Short problem 1:
Copy the records verbatim, starting at the line that contains "Is point (27, 213)" and continuing through the end of the records.

Source passage:
50. No members other than those authorized by the Board of Directors shall speak on behalf of EVMC or hold themselves out as being authorized to speak on behalf of EVMC.
51. Questions arising at any meeting of the Directors and committee of Directors shall be decided by a majority of votes whenever consensus is not reached.
52. A resolution proposed in writing signed by all the Directors and placed in the minutes of the Directors is as valid and effective as if regularly passed at a meeting of Directors.
Part 10 – DUTIES OF THE CHAIRPERSONS
53. The chairpersons shall oversee the general management and administration of EVMC and its business.
54. The Chairperson shall call the meetings of the Board of Directors.
55. A Chairperson and the Secretary shall sign all by-laws and membership certificates.
56. The Directors may give other duties and powers to the Chairpersons from time to time.
57. A Chairperson at the time of completing their term may sit for an additional term as a Board member with full voting privileges.
Part 11- SECRETARY
58. The Secretary shall:
a) Sign the correspondence of the Board of Directors of EVMC
b) Have custody of all minutes, records and documents of EVMC except those kept by the Treasurer.
59. The Secretary shall ensure the completion of:
a) minutes of meetings of the members and directors.
b) all corporate correspondence
c) an up to date register of members
d) notices of meetings to members and directors.
The Directors may decide to give other duties and powers to the Secretary from time to time.
Part 12 – TREASURER
60. The Treasurer oversees or delegates the following:
a) keep a full and accurate account of all receipts and disbursements of EVMC.
b) deposit all Moneys or valuables belonging to EVMC in the bank or banks of EVMC
c) pay out money as directed by the Board
d) give a full accounting of EVMC’s financial state at the Annual Meetings
e) oversee the accounts of subsidiary projects of the corporation.
Part 13 – AUTHORITY TO CONTRACT AND BORROW
61. Either of the Co-chairs together with either the Secretary or Treasurer have the power to sign approved contracts and disbursements on behalf of EVMC.
62. In order to carry out the purposes of EVMC, the Directors may on behalf of and in the name of the Corporation, raise or secure the payment or repayment of money in such manner as they decide.
63. The members may, by special resolution, restrict the borrowing powers of Directors but a restriction so imposed expires at the next annual General Meeting.
Part 14 – AUDITOR
64. This part applies only where EVMC is required or has resolved to have an auditor.
65. The auditor shall be appointed by the Directors if a vacancy occurs in the office between Annual General meetings.

Dataset entries:
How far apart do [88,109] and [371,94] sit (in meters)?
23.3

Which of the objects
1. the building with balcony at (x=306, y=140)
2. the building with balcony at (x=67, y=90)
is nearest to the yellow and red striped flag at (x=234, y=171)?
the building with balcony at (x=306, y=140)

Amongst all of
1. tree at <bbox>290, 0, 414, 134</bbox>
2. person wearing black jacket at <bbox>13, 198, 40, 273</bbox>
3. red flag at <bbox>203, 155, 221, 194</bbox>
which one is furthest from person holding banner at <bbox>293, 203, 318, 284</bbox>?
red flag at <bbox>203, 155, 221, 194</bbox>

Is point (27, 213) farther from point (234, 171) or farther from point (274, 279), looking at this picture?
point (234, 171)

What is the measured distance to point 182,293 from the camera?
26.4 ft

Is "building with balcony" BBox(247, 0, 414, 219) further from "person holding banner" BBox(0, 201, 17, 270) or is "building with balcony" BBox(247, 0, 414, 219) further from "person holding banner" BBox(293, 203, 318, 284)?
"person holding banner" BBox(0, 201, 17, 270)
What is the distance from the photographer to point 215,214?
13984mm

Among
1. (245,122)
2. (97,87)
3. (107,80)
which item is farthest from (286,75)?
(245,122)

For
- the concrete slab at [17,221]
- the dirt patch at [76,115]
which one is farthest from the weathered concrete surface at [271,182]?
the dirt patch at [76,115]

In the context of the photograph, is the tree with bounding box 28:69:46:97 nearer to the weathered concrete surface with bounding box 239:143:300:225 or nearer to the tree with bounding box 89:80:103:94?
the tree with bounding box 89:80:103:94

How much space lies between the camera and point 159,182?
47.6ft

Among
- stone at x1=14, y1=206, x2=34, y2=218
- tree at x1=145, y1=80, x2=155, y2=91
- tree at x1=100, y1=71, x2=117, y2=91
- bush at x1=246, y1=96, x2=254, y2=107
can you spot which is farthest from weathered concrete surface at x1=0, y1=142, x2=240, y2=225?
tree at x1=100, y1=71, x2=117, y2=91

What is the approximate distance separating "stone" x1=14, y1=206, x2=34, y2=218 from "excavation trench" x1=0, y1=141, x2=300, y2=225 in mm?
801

Short problem 2:
According to the bylaws excerpt, who must sign all by-laws and membership certificates?

Complete answer 1:
Is point (27, 213) farther from point (234, 171) or farther from point (274, 279), looking at this picture?
point (234, 171)

What is the measured distance to point 182,293 from the camera?
26.4 ft

Is "building with balcony" BBox(247, 0, 414, 219) further from "person holding banner" BBox(0, 201, 17, 270) or is "building with balcony" BBox(247, 0, 414, 219) further from "person holding banner" BBox(293, 203, 318, 284)?
"person holding banner" BBox(0, 201, 17, 270)
What is the distance from the photographer to point 215,214?
13984mm

Among
1. (245,122)
2. (97,87)
3. (107,80)
which item is farthest from (286,75)?
(245,122)

For
- the concrete slab at [17,221]
- the dirt patch at [76,115]
which one is farthest from the weathered concrete surface at [271,182]?
the dirt patch at [76,115]

In the context of the photograph, is the tree with bounding box 28:69:46:97 nearer to the weathered concrete surface with bounding box 239:143:300:225 or nearer to the tree with bounding box 89:80:103:94?
the tree with bounding box 89:80:103:94

How much space lies between the camera and point 159,182?
47.6ft

Among
- stone at x1=14, y1=206, x2=34, y2=218
- tree at x1=145, y1=80, x2=155, y2=91
- tree at x1=100, y1=71, x2=117, y2=91
- bush at x1=246, y1=96, x2=254, y2=107
can you spot which is farthest from weathered concrete surface at x1=0, y1=142, x2=240, y2=225?
tree at x1=100, y1=71, x2=117, y2=91

What is the approximate distance separating "stone" x1=14, y1=206, x2=34, y2=218 from "excavation trench" x1=0, y1=141, x2=300, y2=225 in mm?
801

Complete answer 2:
A Chairperson and the Secretary.